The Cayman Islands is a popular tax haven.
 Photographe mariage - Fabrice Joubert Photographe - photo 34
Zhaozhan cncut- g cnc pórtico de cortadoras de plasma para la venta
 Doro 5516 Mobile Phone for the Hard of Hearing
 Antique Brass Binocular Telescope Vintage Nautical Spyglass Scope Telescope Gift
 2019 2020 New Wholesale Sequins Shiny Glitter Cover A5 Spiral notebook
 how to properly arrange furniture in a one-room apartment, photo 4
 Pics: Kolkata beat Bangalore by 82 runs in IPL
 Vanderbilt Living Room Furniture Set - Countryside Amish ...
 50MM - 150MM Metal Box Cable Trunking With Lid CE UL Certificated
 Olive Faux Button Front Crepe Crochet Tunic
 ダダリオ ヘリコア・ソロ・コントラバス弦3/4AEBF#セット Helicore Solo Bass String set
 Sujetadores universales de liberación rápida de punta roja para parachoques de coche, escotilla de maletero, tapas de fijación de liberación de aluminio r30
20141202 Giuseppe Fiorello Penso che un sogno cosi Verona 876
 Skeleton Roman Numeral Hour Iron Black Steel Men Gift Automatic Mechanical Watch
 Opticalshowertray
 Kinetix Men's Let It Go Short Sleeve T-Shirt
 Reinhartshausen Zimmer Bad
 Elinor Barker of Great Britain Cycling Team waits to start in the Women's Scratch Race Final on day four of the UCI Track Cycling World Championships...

#### [Your task]
Retype every record exactly, omitting nothing.

#### [Written answer]
The Cayman Islands is a popular tax haven.
 Photographe mariage - Fabrice Joubert Photographe - photo 34
Zhaozhan cncut- g cnc pórtico de cortadoras de plasma para la venta
 Doro 5516 Mobile Phone for the Hard of Hearing
 Antique Brass Binocular Telescope Vintage Nautical Spyglass Scope Telescope Gift
 2019 2020 New Wholesale Sequins Shiny Glitter Cover A5 Spiral notebook
 how to properly arrange furniture in a one-room apartment, photo 4
 Pics: Kolkata beat Bangalore by 82 runs in IPL
 Vanderbilt Living Room Furniture Set - Countryside Amish ...
 50MM - 150MM Metal Box Cable Trunking With Lid CE UL Certificated
 Olive Faux Button Front Crepe Crochet Tunic
 ダダリオ ヘリコア・ソロ・コントラバス弦3/4AEBF#セット Helicore Solo Bass String set
 Sujetadores universales de liberación rápida de punta roja para parachoques de coche, escotilla de maletero, tapas de fijación de liberación de aluminio r30
20141202 Giuseppe Fiorello Penso che un sogno cosi Verona 876
 Skeleton Roman Numeral Hour Iron Black Steel Men Gift Automatic Mechanical Watch
 Opticalshowertray
 Kinetix Men's Let It Go Short Sleeve T-Shirt
 Reinhartshausen Zimmer Bad
 Elinor Barker of Great Britain Cycling Team waits to start in the Women's Scratch Race Final on day four of the UCI Track Cycling World Championships...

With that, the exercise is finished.